‘Great Resignations’
Resign” generally has negative connotations, as when we call on a head of state or a company executive to resign. It can also mean passive acceptance of one’s situation, even when it is negative. Finally, among work-oriented cultures, to resign from work suggests laziness, incompetence, even dishonesty.
In some countries, governments monitor resignations, considering them important. The US Bureau of Labor Statistics, for example, has its Job Openings and Labor Turnover Survey (JOLTS) and there has been concern about 2021 recording all-time high numbers of such “quits.” The upward trend started in April and reached its highest in August with 2.9 percent of the labor force resigning or, in absolute numbers, 4.3 million people. (The September figures won’t be released until November.)
The sectors with the highest number of resignations were accommodations and food (in other words, hotels and restaurants), retail (supermarkets), and health care and social assistance.
JOLTS asked people why they resigned and, not surprisingly, “better pay” topped the answers (50 percent), followed by “starting own business” (44 percent), “remote work” (43 percent), and finding work “about which they were more passionate” (41 percent).
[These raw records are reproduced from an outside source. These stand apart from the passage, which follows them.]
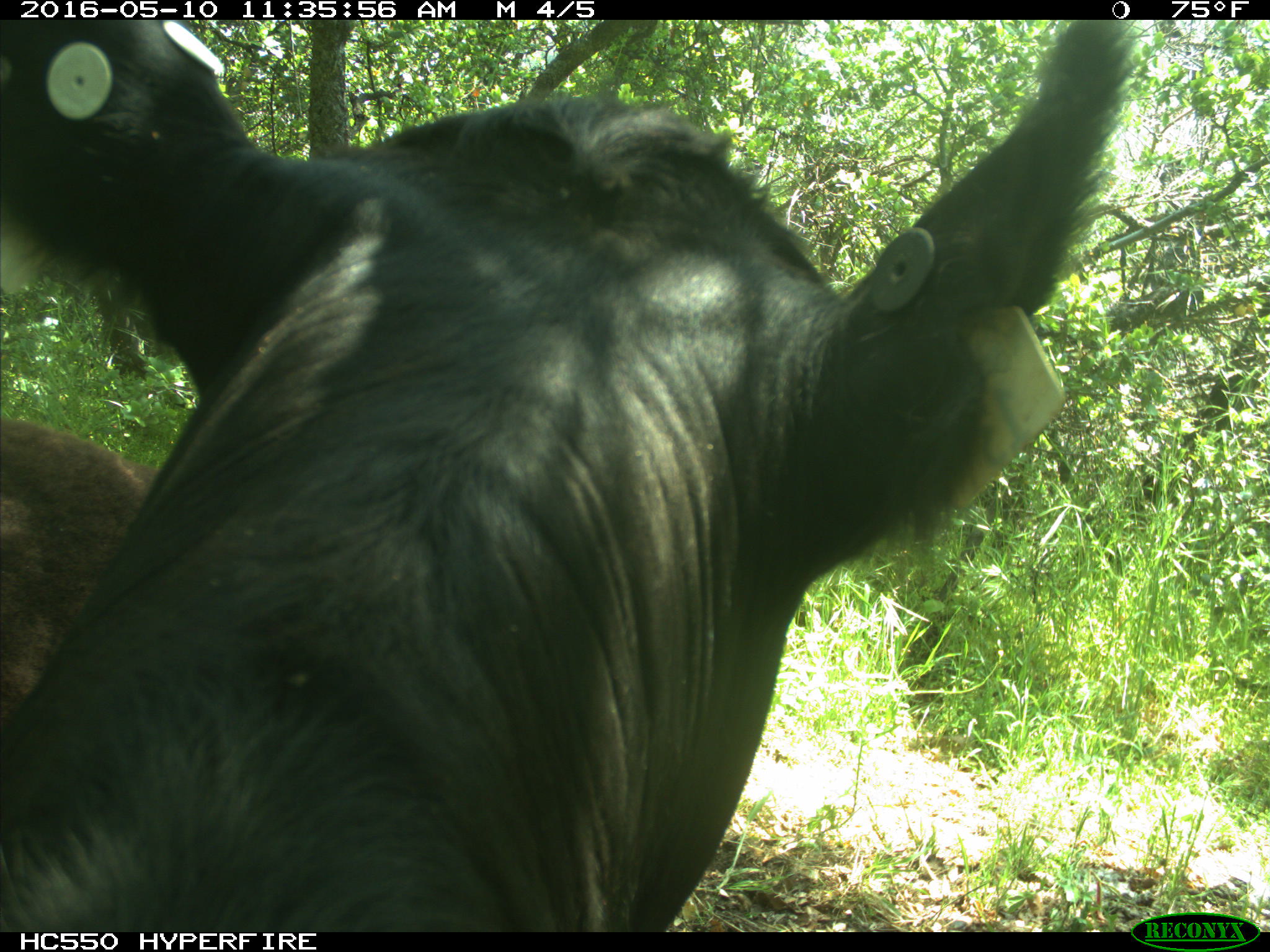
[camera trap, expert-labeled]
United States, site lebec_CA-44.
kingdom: Animalia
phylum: Chordata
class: Mammalia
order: Artiodactyla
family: Bovidae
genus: Bos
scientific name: Bos taurus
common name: domestic cow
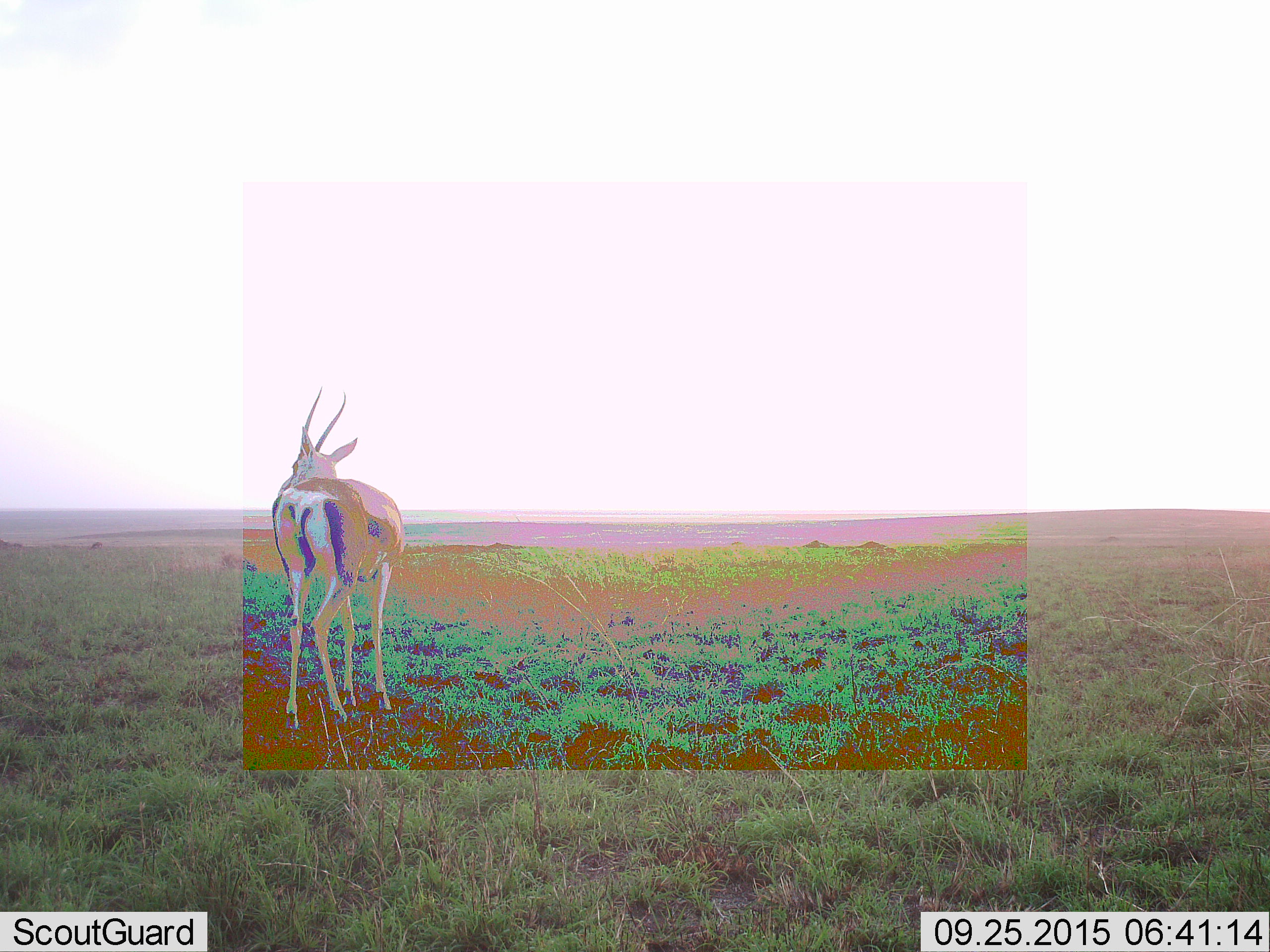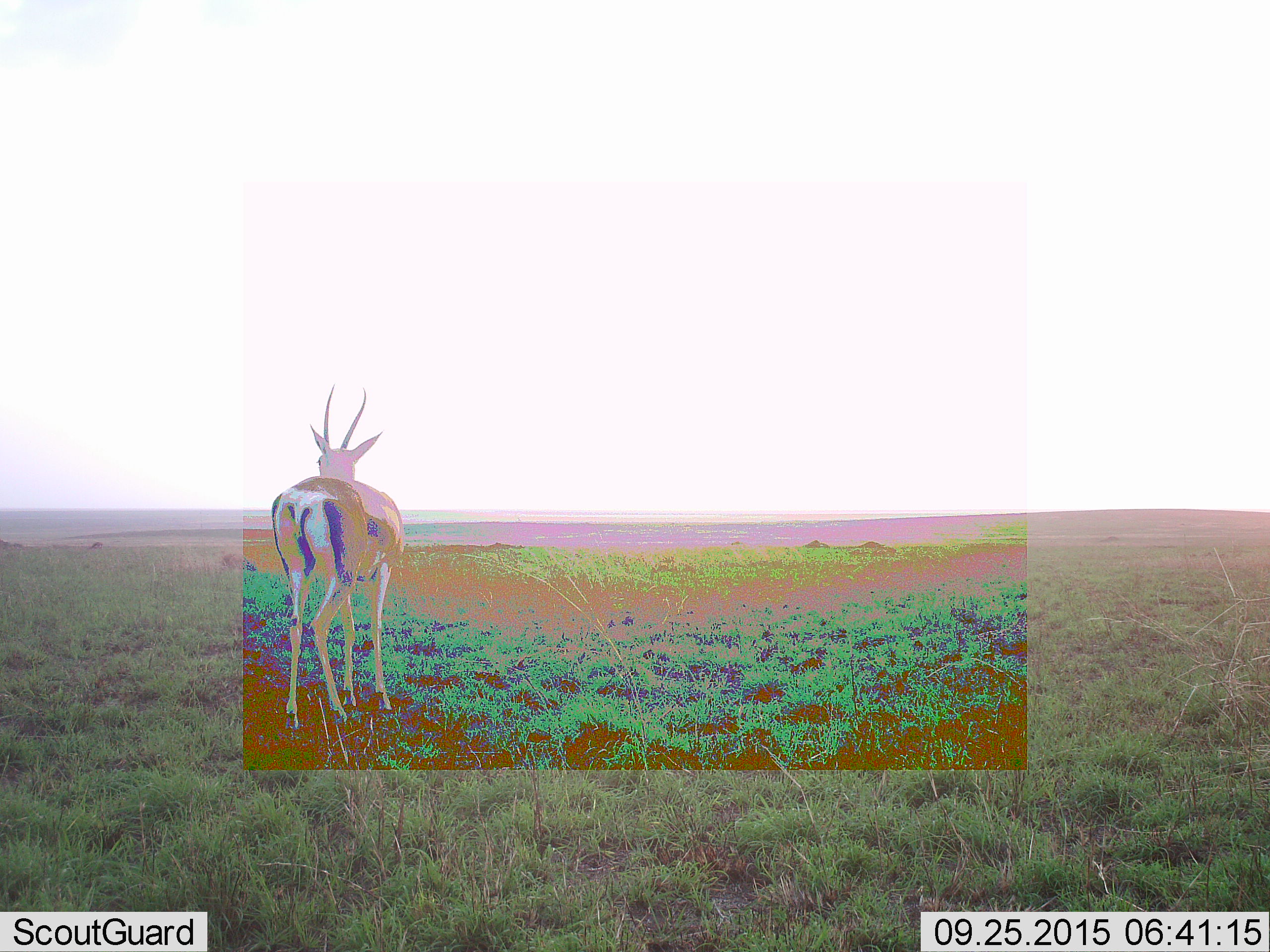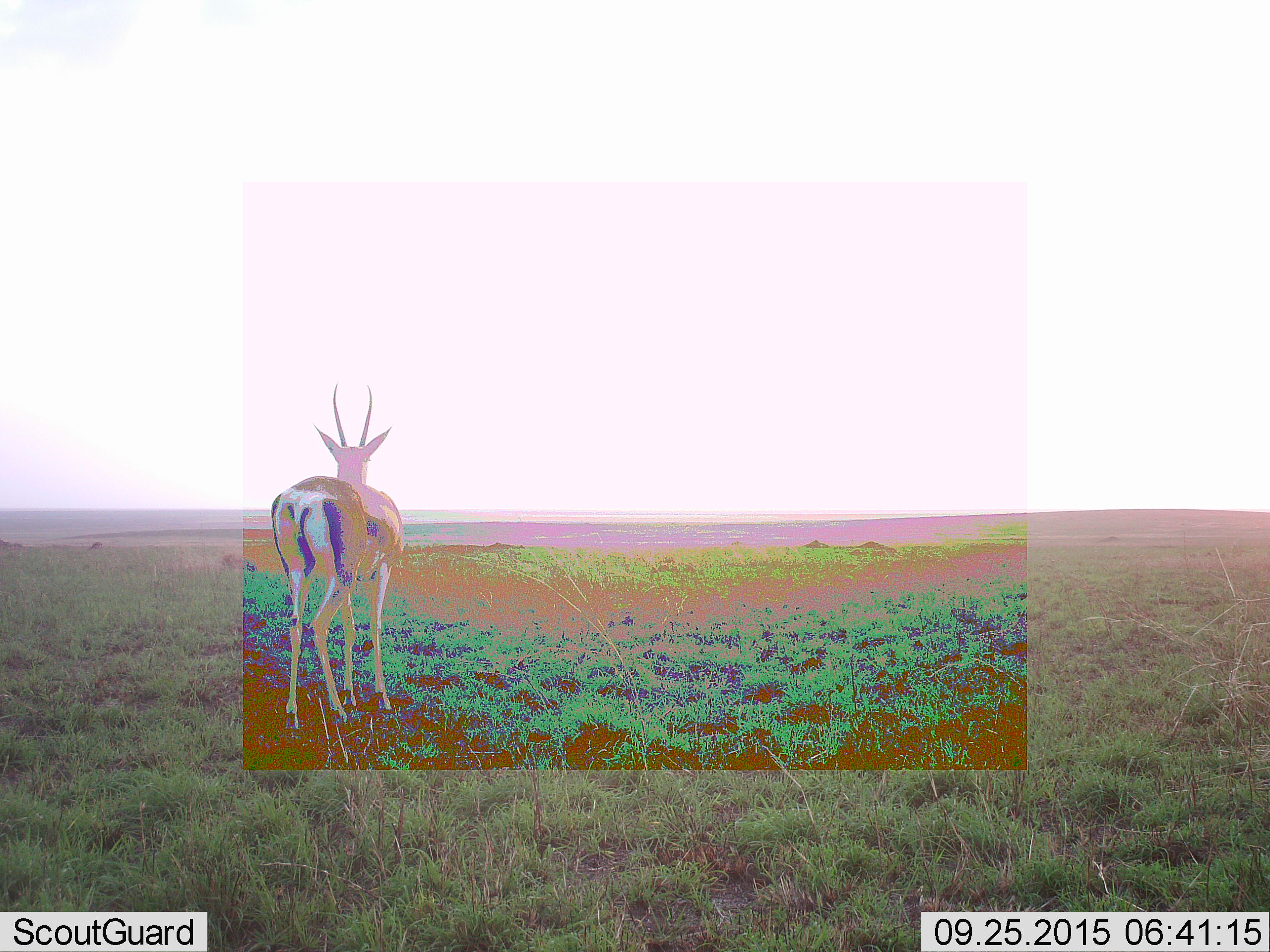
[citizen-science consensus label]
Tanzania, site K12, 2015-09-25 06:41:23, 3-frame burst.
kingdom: Animalia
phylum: Chordata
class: Mammalia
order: Artiodactyla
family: Bovidae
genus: Eudorcas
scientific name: Eudorcas thomsonii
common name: thomson's gazelle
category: gazellethomsons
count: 1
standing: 100%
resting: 0%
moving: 14%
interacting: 0%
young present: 0%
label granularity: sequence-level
There have been many other articles coming out with interviews of people who resigned from their jobs and their explanations are much more complex than the three reasons given above.
Workers’ burnout is common, including references to the “Great Rudeness” used to refer to the extra stress faced by workers in hospitality industries, especially in the airlines, dealing with passengers’ unreasonable demands and rage episodes.
Anthony Klotz, a psychologist and management professor at Texas A&M University who first used the term “Great Resignation,” also uses another term, “pandemic epiphanies,” referring to the way COVID-19 is pushing people into “aha” moments. This comes from the pandemic adding more stress to work, for example, the greater demands with work from home (WFH) arrangements. Paradoxically, other people go in the other direction, finding more fulfillment in WFH and leaving their current job when they feel such arrangements might be ending and they have to return to office work.
Work fulfillment seems to be the key and Klotz talks too about an existential crisis where people’s work choices are related to questions about life … and, in the context of the pandemic, about illness and death. In a nutshell, people realize how short life is and wonder if it’s worthwhile staying on in a crappy job only because you need the money.
This seems to be happening in China as well, where Generation Z, those born between 1996 and 2010, are going through a massive existential crisis that started even before the pandemic.
They complain about “jiu jiu liu” or 996, referring to 12-hour shifts (i.e., 9 a.m. to 9 p.m. or vice versa) six days a week with demanding bosses and customers. The situation is dire, with one study published by the German IZA or Institute of Labor Economics estimating some 600,000 Chinese are victims each year of “guolaoshi,” which uses exactly the same written characters as the Japanese “karoshi,” meaning death from overwork.
The result is resigning from the regular jobs and moving into the gig economy, freelancing with contractual jobs around writing, photography, art, and accounting. A quarter of the Chinese workforce or 200 million people are now in “flexible employment.”
“Tang ping,” or lying on a plank, is another Chinese phenomenon, which means opting out of a hypercompetitive society and deciding not to get married, not owning property, or not working at all. So alarming is this tang ping trend that Chinese president Xi Jinping delivered a speech recently warning against this “lying flat.”
What’s the situation in the Philippines?
Certainly, the gig economy is becoming attractive for young people—I see it among my graduate students for example, who will end up teaching English to Japanese students online, or take on writing and illustrating jobs, all handled from the house. All that’s known too is a variation of contractual labor, with problems of its own like delayed payments and a lack of social insurance.
Such jobs do require special skills and a college education so we’re not about to see a massive exodus into the gig economy, much less a Great Resignation. The bigger problem is getting a job, period.
We do need to watch Filipinos’ choices for work and their levels of job fulfillment. I worry about deteriorating work standards and know it’s because people stay in a job only because they have no choice.